The designer duo Sagmeister & Walsh dedicates an exhibition at the MAK in Vienna to the subject of beauty and why it is necessary for a functional life.

Beauty is increasingly being accorded a subordinate role in the modern world. It is regarded as embellishment, as luxury, as show-off. The ideal of modernity seems to be functionality. 

The designer duo Sagmeister & Walsh in their "BEAUTY" exhibition at the Museum für Angewandte Kunst in Vienna is concerned with the fact that beauty and functionality are anything but mutually exclusive, but that beauty even increases functionality. 

In the participatory exhibition, visitors will be confronted with various projects from the fields of graphics, product design, urban planning and architecture, all relating to the concept of beauty, and encouraged to participate.
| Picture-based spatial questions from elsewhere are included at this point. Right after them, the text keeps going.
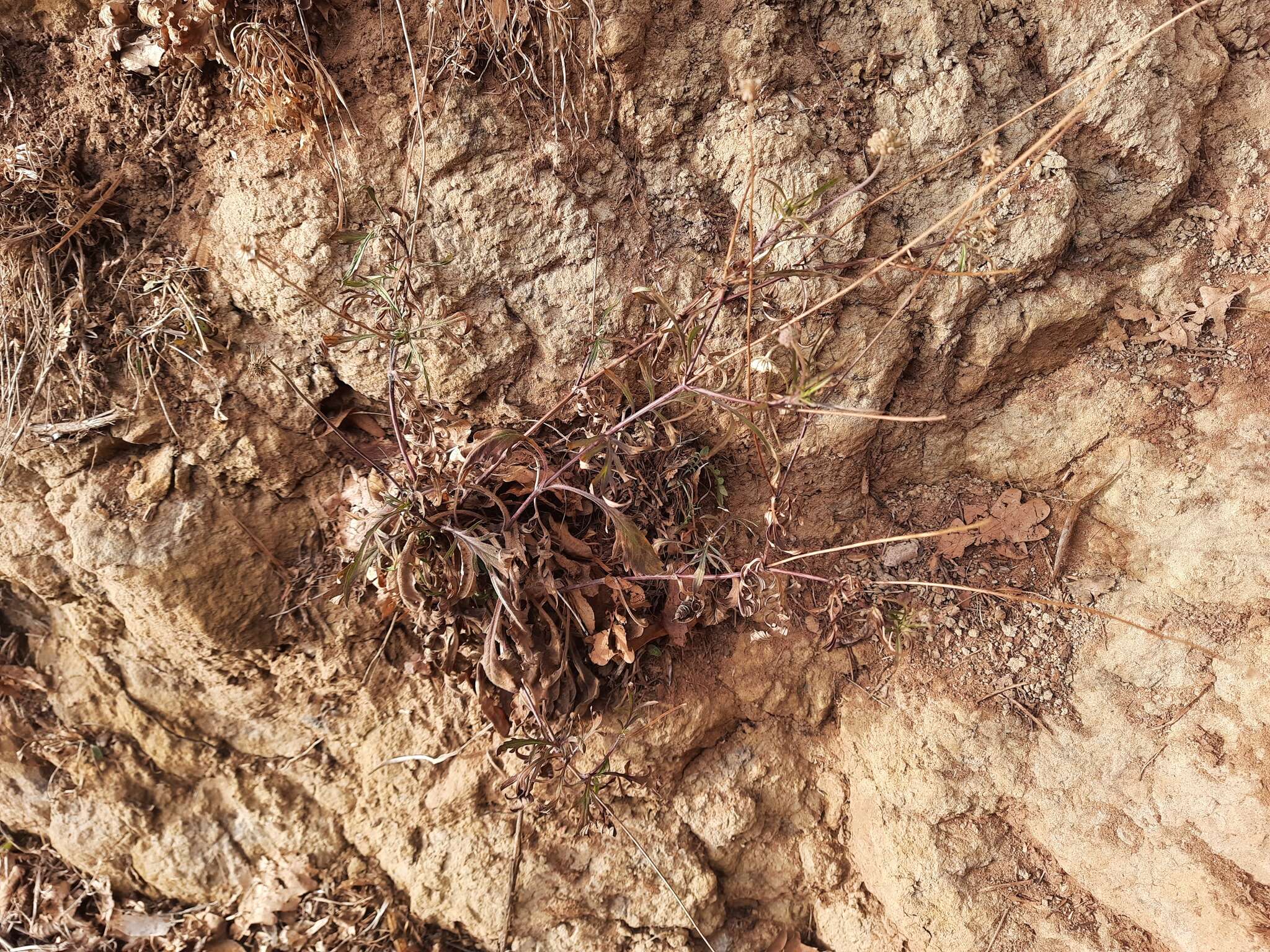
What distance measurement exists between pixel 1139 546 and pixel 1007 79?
4.97 feet

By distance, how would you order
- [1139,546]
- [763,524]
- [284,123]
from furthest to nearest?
1. [763,524]
2. [1139,546]
3. [284,123]

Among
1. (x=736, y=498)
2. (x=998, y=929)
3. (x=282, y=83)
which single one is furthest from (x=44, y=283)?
(x=998, y=929)

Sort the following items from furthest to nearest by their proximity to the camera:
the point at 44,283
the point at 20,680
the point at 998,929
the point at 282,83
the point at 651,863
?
the point at 20,680
the point at 651,863
the point at 998,929
the point at 44,283
the point at 282,83

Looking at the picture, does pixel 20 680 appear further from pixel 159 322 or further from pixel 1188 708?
pixel 1188 708

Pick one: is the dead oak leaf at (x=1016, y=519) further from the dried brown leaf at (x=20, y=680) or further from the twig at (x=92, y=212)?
the dried brown leaf at (x=20, y=680)

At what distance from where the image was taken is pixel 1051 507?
2539 millimetres

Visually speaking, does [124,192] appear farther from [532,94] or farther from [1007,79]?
[1007,79]

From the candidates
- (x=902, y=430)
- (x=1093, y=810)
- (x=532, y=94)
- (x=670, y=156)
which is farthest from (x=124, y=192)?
(x=1093, y=810)

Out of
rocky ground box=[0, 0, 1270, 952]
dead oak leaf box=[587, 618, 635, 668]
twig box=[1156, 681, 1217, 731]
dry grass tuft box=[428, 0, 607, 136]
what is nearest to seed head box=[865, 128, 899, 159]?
rocky ground box=[0, 0, 1270, 952]

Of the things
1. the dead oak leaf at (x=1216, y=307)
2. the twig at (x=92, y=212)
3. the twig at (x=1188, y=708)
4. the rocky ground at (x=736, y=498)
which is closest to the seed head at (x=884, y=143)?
the rocky ground at (x=736, y=498)

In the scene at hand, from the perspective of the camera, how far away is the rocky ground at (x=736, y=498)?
230 cm

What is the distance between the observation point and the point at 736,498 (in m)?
2.60

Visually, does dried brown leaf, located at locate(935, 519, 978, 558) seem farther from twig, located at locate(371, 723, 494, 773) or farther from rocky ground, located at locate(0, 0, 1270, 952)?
twig, located at locate(371, 723, 494, 773)

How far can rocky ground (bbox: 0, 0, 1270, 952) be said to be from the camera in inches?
90.7
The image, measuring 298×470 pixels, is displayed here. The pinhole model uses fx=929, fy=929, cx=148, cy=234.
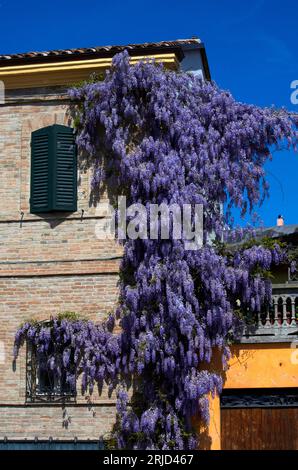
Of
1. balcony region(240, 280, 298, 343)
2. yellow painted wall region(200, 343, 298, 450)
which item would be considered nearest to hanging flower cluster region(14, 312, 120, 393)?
yellow painted wall region(200, 343, 298, 450)

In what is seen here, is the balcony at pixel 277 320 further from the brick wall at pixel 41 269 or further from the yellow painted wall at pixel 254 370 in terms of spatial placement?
the brick wall at pixel 41 269

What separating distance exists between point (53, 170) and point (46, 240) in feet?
3.82

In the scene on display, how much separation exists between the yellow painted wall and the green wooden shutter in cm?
360

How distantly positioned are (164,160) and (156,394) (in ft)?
12.0

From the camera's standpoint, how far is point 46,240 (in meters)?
15.1

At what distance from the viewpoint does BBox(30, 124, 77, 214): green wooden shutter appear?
1516cm

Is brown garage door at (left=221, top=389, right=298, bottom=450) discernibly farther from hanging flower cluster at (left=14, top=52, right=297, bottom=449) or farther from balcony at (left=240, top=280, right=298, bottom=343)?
balcony at (left=240, top=280, right=298, bottom=343)

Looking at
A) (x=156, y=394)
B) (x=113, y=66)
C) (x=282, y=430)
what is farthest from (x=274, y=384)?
(x=113, y=66)

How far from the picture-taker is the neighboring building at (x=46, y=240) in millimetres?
14602

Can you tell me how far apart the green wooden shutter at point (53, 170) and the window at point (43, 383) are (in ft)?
7.71

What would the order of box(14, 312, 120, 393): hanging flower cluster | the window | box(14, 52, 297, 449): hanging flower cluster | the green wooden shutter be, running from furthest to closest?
the green wooden shutter
the window
box(14, 312, 120, 393): hanging flower cluster
box(14, 52, 297, 449): hanging flower cluster

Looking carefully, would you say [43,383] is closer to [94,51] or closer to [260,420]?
[260,420]

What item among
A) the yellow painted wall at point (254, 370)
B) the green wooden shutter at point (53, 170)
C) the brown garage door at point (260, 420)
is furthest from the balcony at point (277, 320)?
the green wooden shutter at point (53, 170)

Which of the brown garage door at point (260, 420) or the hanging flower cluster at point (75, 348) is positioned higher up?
the hanging flower cluster at point (75, 348)
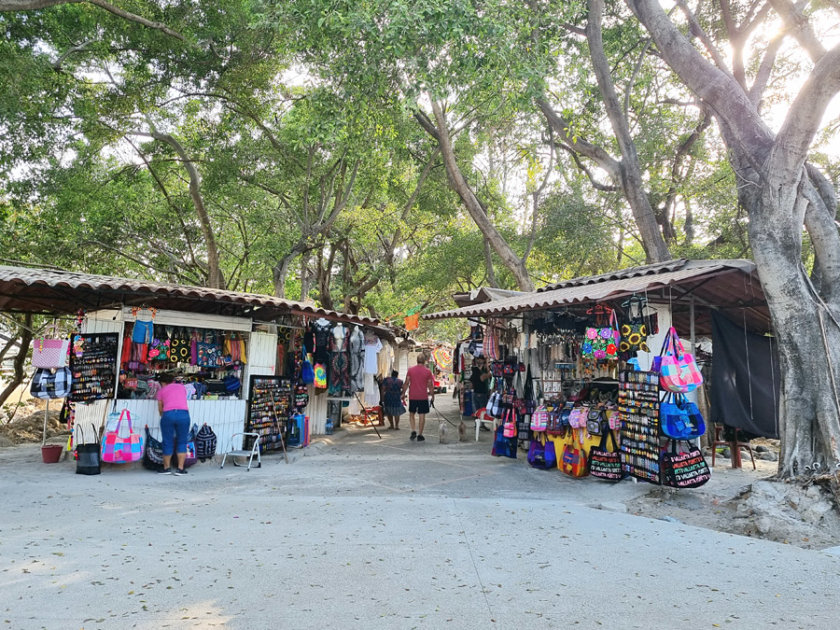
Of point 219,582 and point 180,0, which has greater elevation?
point 180,0

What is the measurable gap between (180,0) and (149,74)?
6.05 feet

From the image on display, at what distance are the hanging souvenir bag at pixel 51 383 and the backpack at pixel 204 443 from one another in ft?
6.76

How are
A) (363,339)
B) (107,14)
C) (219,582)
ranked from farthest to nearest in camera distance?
(363,339)
(107,14)
(219,582)

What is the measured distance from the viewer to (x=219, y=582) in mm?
3975

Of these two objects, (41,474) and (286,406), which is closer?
(41,474)

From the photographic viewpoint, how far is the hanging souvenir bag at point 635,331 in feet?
25.1

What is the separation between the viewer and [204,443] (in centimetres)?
886

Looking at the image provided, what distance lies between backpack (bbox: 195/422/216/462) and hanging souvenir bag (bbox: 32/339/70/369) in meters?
2.40

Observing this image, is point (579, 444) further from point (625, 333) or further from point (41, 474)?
point (41, 474)

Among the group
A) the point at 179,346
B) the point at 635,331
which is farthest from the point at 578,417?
the point at 179,346

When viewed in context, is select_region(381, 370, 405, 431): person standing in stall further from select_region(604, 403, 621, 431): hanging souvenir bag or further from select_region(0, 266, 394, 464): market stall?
select_region(604, 403, 621, 431): hanging souvenir bag

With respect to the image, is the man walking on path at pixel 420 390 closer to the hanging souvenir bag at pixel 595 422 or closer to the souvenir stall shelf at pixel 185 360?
the souvenir stall shelf at pixel 185 360

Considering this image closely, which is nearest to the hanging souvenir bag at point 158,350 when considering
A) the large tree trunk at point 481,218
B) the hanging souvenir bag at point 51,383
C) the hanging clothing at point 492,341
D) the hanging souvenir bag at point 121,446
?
the hanging souvenir bag at point 121,446

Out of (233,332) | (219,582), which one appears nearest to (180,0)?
(233,332)
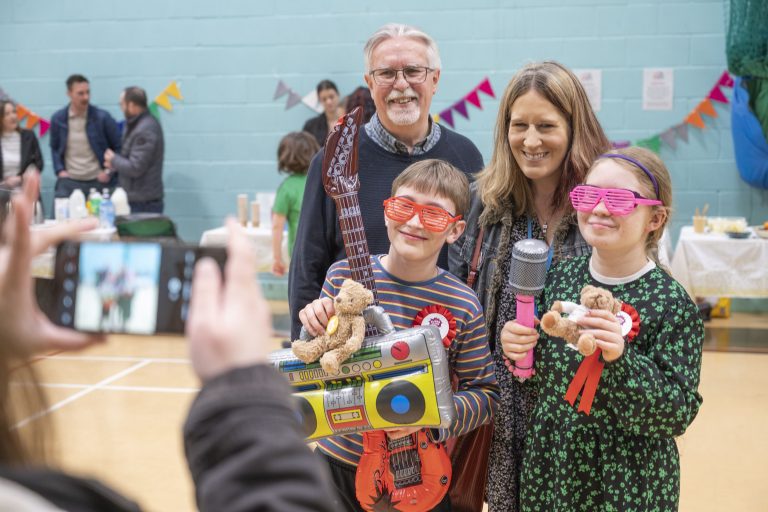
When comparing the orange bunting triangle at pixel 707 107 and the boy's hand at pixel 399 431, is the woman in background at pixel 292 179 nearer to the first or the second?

Elements of the exhibition such as artistically designed plastic chandeliers show that functionality and beauty can go hand in hand. A colourful curtain of pig bladders – a by-product of the meat industry – proves that even supposedly unaesthetic aesthetics can develop. 

But examples from urban planning also show that aesthetically improved urban districts reduce crime rates and improve coexistence. A video from the medical sector also shows that our sense of beauty is preserved even when most of the functions of our minds are already severely impaired. 
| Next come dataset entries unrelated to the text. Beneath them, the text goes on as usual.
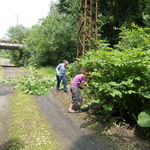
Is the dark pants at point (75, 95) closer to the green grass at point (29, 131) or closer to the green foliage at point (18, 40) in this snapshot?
the green grass at point (29, 131)

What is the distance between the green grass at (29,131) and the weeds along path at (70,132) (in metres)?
0.24

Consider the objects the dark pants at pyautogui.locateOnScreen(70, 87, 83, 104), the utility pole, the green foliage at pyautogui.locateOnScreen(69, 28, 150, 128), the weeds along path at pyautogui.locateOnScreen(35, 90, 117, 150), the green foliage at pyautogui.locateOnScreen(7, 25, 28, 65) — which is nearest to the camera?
the weeds along path at pyautogui.locateOnScreen(35, 90, 117, 150)

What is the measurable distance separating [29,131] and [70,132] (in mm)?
1067

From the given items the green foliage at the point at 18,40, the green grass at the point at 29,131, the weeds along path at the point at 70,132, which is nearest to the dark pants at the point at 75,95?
the weeds along path at the point at 70,132

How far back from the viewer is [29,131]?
425 centimetres

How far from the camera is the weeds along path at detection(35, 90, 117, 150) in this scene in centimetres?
366

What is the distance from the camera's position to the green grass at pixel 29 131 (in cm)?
359

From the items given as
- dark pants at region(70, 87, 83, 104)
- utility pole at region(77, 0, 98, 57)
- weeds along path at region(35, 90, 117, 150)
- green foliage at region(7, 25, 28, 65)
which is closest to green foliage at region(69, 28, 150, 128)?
dark pants at region(70, 87, 83, 104)

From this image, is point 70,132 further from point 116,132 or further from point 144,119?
point 144,119

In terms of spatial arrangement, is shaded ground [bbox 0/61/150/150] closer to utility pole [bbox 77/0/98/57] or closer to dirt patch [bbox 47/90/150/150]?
dirt patch [bbox 47/90/150/150]

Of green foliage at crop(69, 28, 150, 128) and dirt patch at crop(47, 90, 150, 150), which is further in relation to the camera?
green foliage at crop(69, 28, 150, 128)

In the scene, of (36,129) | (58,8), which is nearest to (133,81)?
(36,129)

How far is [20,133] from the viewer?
4.12 metres

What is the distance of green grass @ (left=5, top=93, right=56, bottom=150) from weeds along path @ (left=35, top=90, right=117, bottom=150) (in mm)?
239
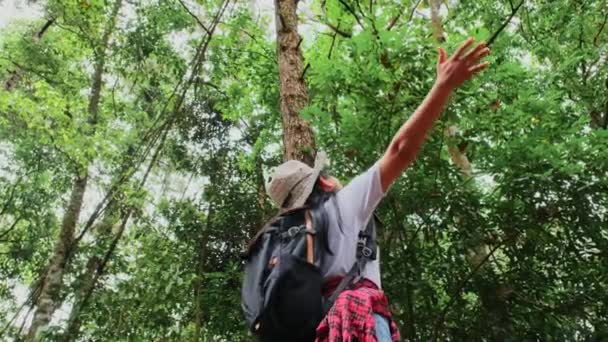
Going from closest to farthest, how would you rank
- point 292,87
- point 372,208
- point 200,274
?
point 372,208 → point 292,87 → point 200,274

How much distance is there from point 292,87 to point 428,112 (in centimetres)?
226

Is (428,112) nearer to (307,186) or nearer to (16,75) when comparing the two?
(307,186)

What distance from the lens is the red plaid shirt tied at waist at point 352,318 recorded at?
1.49 metres

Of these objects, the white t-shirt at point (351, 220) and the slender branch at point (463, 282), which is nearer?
the white t-shirt at point (351, 220)

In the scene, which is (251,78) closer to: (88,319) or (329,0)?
(329,0)

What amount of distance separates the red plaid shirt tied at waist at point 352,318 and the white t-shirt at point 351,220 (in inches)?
4.6

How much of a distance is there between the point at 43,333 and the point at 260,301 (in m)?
4.88

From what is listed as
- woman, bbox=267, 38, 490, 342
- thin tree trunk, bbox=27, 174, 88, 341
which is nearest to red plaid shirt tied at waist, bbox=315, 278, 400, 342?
woman, bbox=267, 38, 490, 342

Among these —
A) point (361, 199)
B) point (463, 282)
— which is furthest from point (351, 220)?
point (463, 282)

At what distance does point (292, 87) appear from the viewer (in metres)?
3.81

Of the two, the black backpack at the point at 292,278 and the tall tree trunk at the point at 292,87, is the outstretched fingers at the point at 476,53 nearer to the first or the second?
the black backpack at the point at 292,278

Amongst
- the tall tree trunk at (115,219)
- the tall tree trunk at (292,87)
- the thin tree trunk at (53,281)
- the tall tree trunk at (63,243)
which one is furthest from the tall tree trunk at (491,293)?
the thin tree trunk at (53,281)

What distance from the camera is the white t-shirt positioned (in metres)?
1.71

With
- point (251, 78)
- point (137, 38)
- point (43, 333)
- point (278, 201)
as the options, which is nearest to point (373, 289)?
point (278, 201)
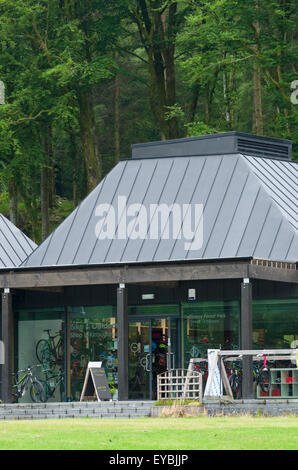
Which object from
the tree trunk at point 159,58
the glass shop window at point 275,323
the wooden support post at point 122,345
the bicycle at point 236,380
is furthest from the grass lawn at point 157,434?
the tree trunk at point 159,58

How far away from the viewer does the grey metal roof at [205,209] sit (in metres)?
30.0

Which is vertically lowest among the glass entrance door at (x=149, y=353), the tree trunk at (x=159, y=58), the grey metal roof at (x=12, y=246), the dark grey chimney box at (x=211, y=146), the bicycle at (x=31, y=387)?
the bicycle at (x=31, y=387)

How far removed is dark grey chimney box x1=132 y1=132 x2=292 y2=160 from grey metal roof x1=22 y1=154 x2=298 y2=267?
39 cm

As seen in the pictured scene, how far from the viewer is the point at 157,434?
1911 cm

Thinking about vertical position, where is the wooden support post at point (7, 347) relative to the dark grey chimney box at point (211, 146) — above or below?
below

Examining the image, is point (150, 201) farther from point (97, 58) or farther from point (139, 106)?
point (139, 106)

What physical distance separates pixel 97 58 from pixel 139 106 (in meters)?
17.4

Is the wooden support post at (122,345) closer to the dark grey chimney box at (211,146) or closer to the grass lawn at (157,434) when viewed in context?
the grass lawn at (157,434)

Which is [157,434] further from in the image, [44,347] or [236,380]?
[44,347]

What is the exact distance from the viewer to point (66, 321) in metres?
32.8

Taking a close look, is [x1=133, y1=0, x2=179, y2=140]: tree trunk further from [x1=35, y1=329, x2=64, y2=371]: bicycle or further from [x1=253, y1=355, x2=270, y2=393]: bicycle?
[x1=253, y1=355, x2=270, y2=393]: bicycle

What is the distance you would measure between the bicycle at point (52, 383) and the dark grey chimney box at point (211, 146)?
6.95 m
Again and again, there are participative elements in which the visitor can use "beauty" chips to vote for what he finds beautiful. The visitor is asked to question his own personal attitude towards beauty – in a Sagmeister & Walsh own aesthetic way.

"B E A U T Y" is a plea for beauty. Contrary to the modern view, beauty is not a useless luxury, but helps functionality to fully develop its power.